▸ **WHAT IS REQUIRED**
The records below are to be repeated exactly, minus any pictures.

_ _ _ _ _

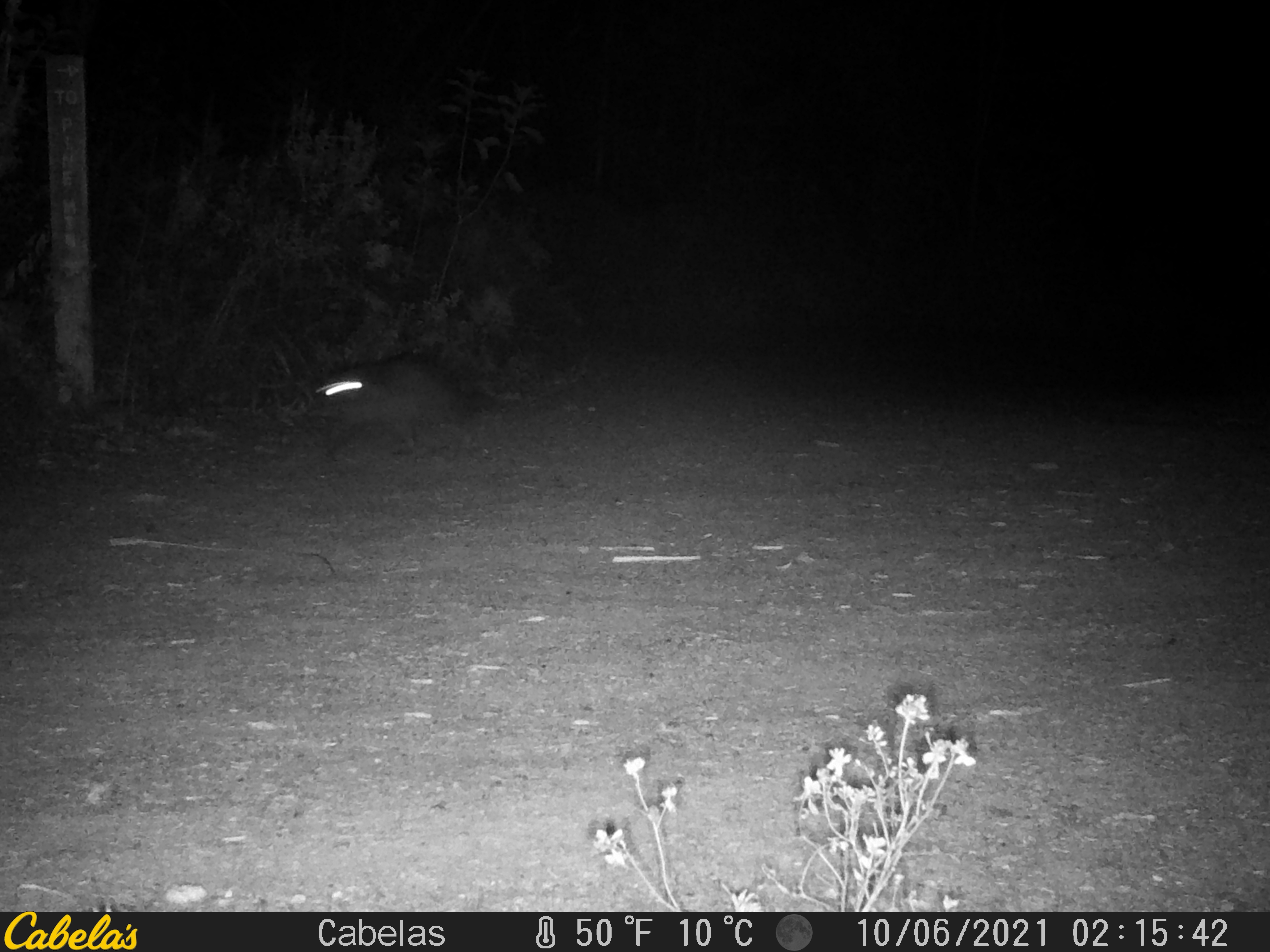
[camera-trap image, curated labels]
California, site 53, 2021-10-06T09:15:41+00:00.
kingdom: Animalia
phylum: Chordata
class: Mammalia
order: Carnivora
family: Procyonidae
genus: Procyon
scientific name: Procyon lotor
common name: raccoon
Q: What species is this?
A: Raccoon (Procyon lotor).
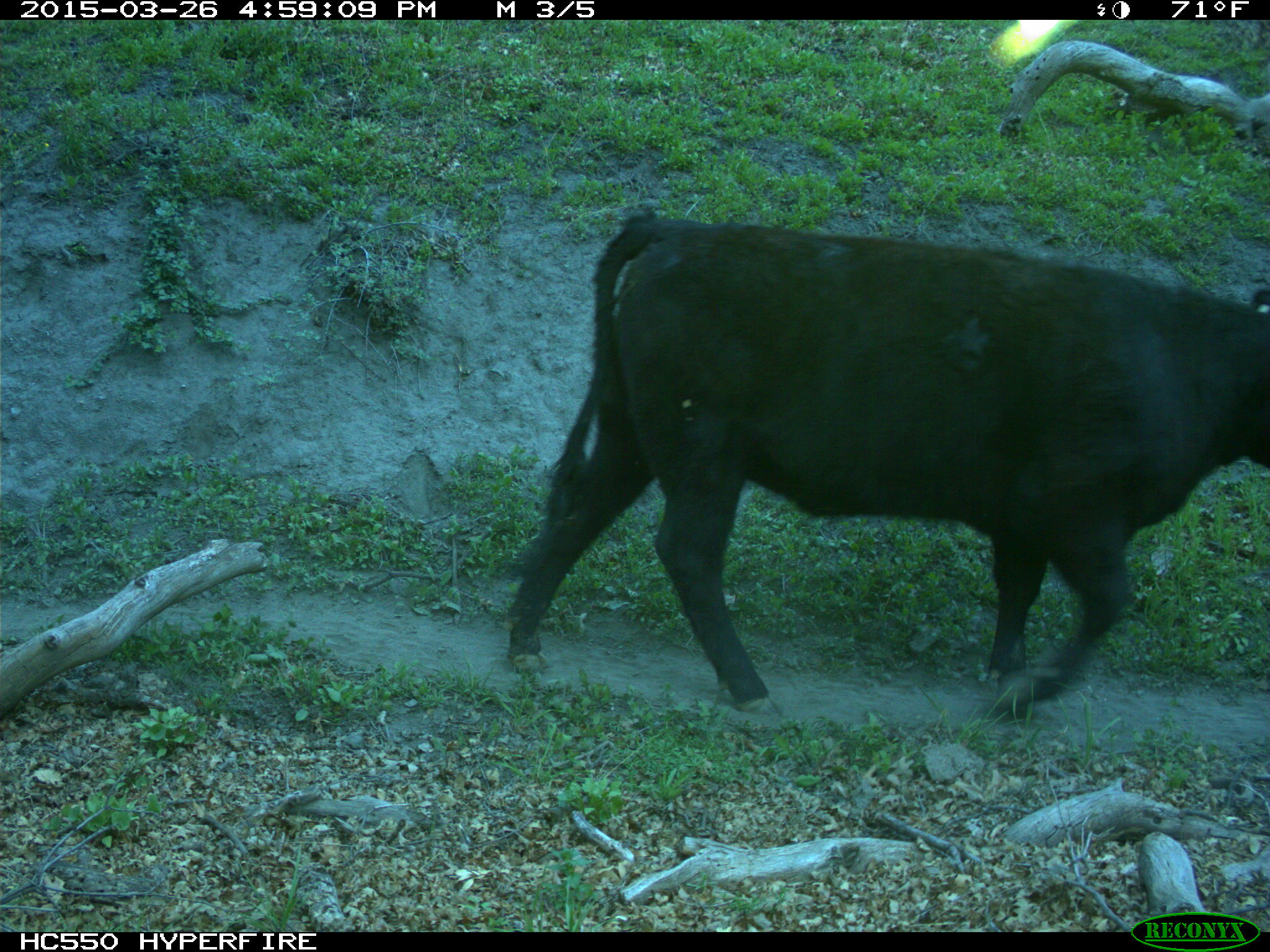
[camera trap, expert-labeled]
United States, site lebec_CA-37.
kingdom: Animalia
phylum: Chordata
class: Mammalia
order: Artiodactyla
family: Bovidae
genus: Bos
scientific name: Bos taurus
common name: domestic cow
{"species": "Bos taurus (domestic cow)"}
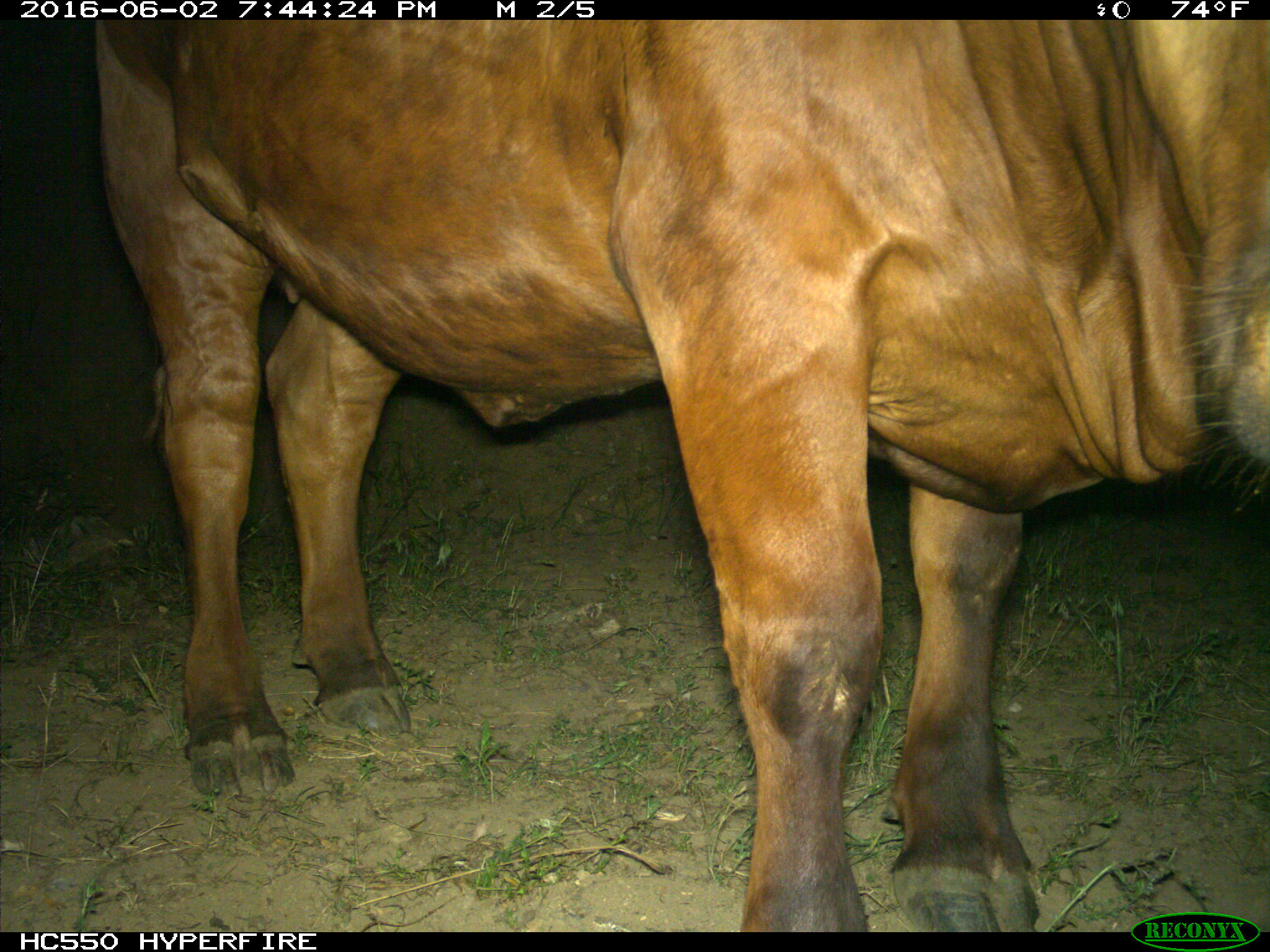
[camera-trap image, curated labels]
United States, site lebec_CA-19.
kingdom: Animalia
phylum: Chordata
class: Mammalia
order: Artiodactyla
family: Bovidae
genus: Bos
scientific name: Bos taurus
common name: domestic cow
Bos taurus (domestic cow).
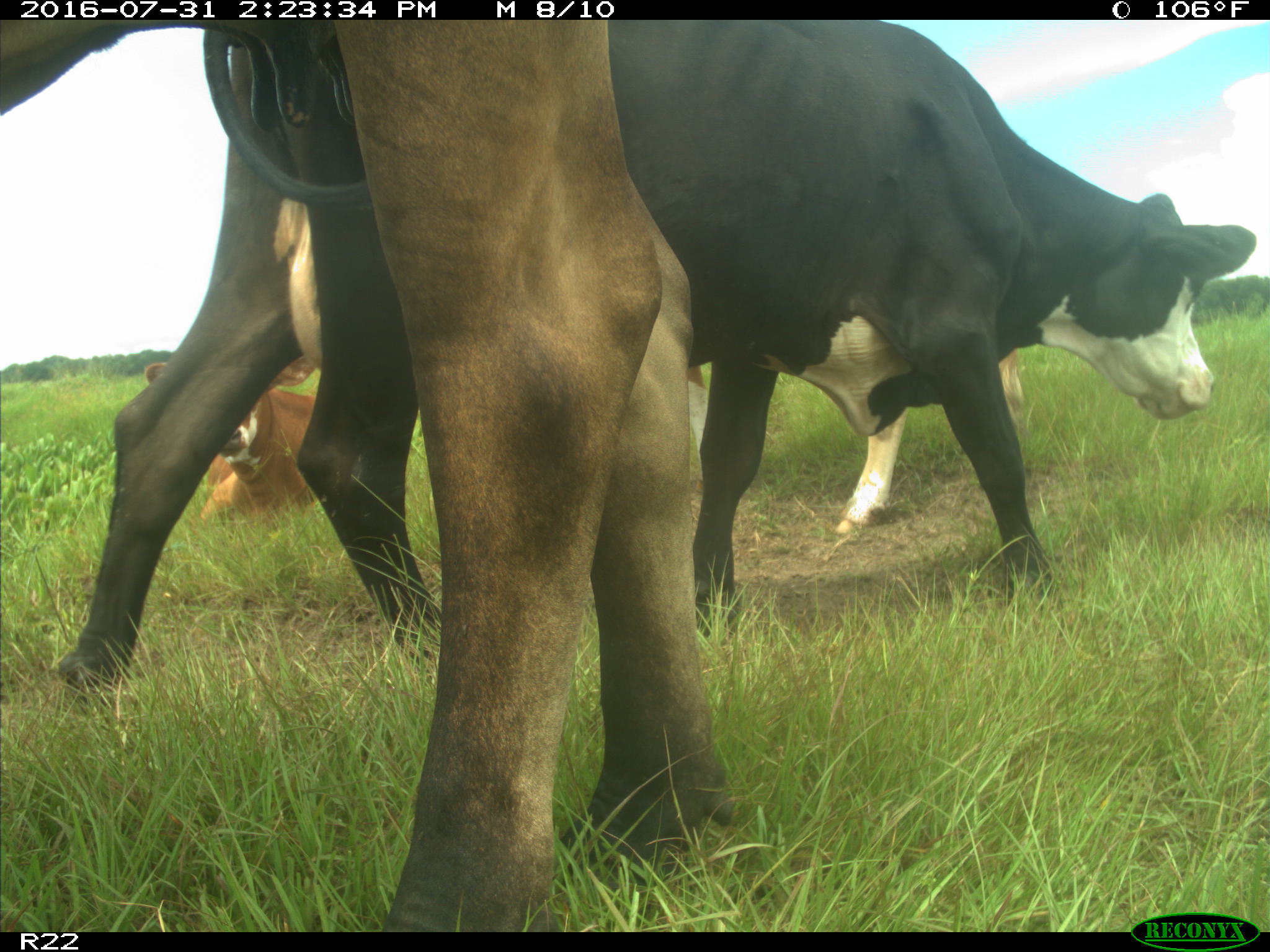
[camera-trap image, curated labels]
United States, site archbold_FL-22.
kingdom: Animalia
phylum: Chordata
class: Mammalia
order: Artiodactyla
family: Bovidae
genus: Bos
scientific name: Bos taurus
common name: domestic cow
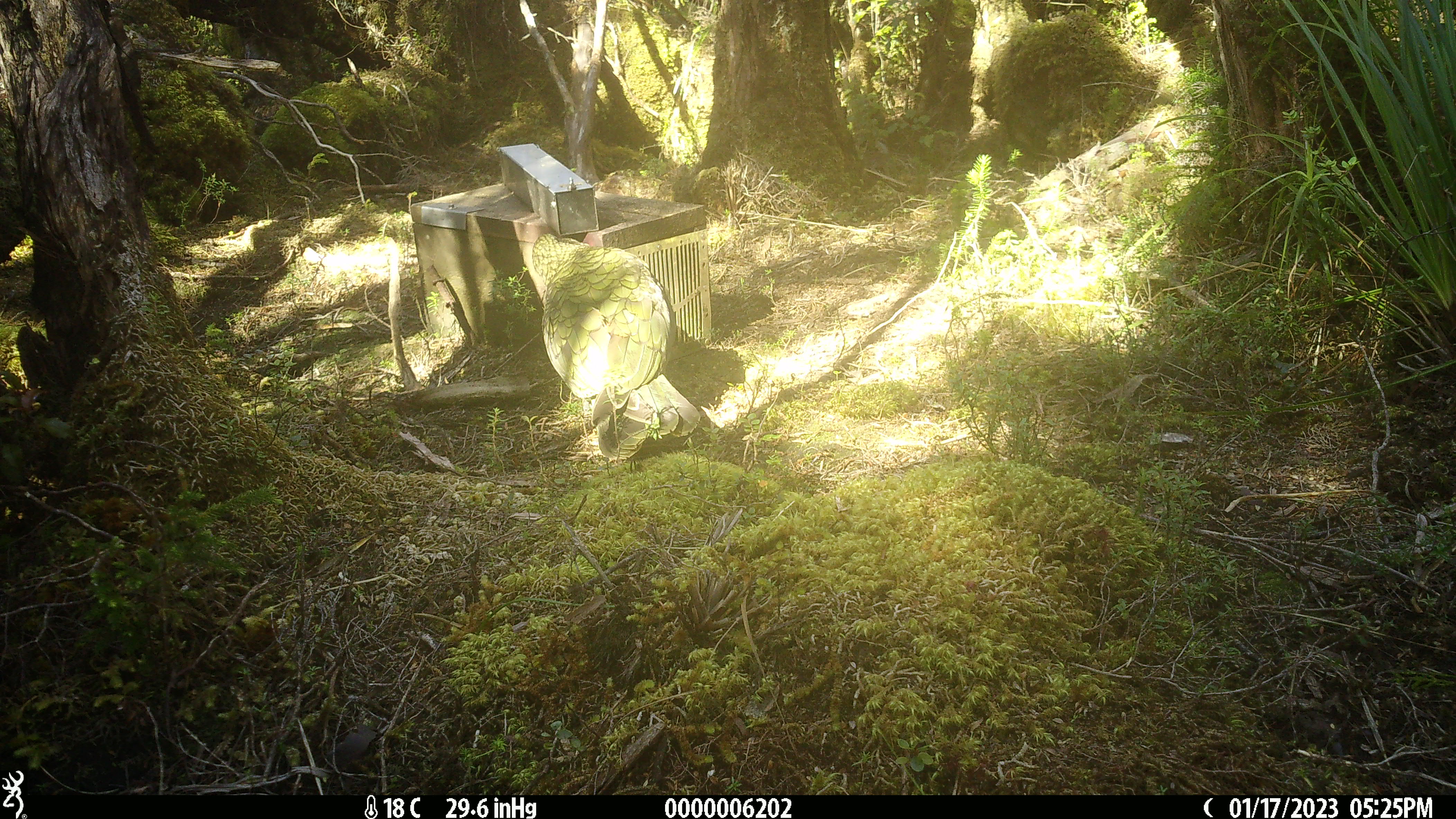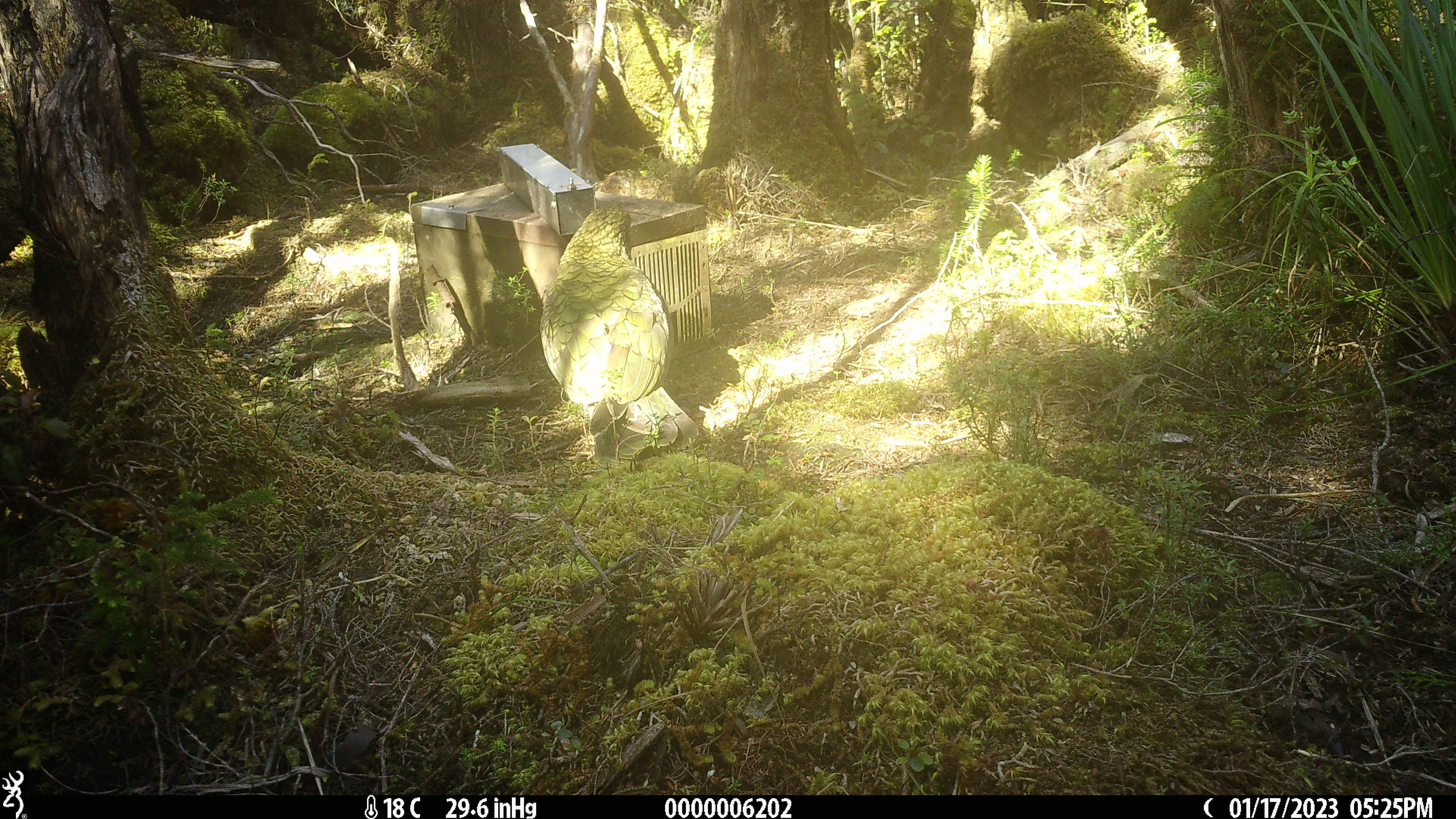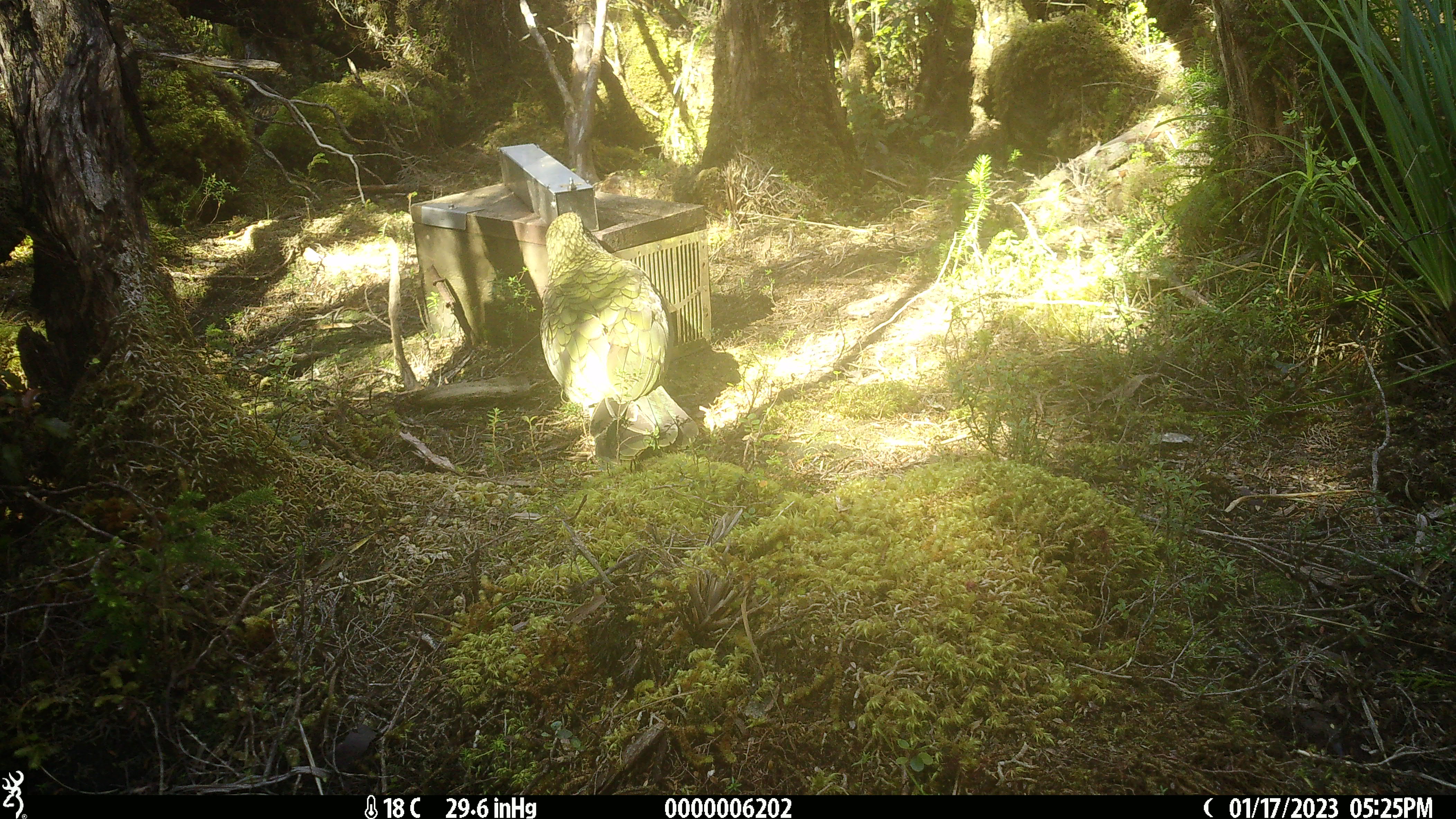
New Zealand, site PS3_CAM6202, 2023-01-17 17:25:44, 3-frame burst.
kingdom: Animalia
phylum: Chordata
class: Aves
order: Psittaciformes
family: Strigopidae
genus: Nestor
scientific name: Nestor notabilis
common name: kea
Kea (Nestor notabilis).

_ _ _ _ _

▸ **SOLVED PROBLEM**
[camera-trap image, curated labels]
California, site 53, 2021-10-06T09:15:41+00:00.
kingdom: Animalia
phylum: Chordata
class: Mammalia
order: Carnivora
family: Procyonidae
genus: Procyon
scientific name: Procyon lotor
common name: raccoon
Q: What species is this?
A: Raccoon (Procyon lotor).
[camera trap, expert-labeled]
United States, site lebec_CA-37.
kingdom: Animalia
phylum: Chordata
class: Mammalia
order: Artiodactyla
family: Bovidae
genus: Bos
scientific name: Bos taurus
common name: domestic cow
{"species": "Bos taurus (domestic cow)"}
[camera-trap image, curated labels]
United States, site lebec_CA-19.
kingdom: Animalia
phylum: Chordata
class: Mammalia
order: Artiodactyla
family: Bovidae
genus: Bos
scientific name: Bos taurus
common name: domestic cow
Bos taurus (domestic cow).
[camera-trap image, curated labels]
United States, site archbold_FL-22.
kingdom: Animalia
phylum: Chordata
class: Mammalia
order: Artiodactyla
family: Bovidae
genus: Bos
scientific name: Bos taurus
common name: domestic cow
New Zealand, site PS3_CAM6202, 2023-01-17 17:25:44, 3-frame burst.
kingdom: Animalia
phylum: Chordata
class: Aves
order: Psittaciformes
family: Strigopidae
genus: Nestor
scientific name: Nestor notabilis
common name: kea
Kea (Nestor notabilis).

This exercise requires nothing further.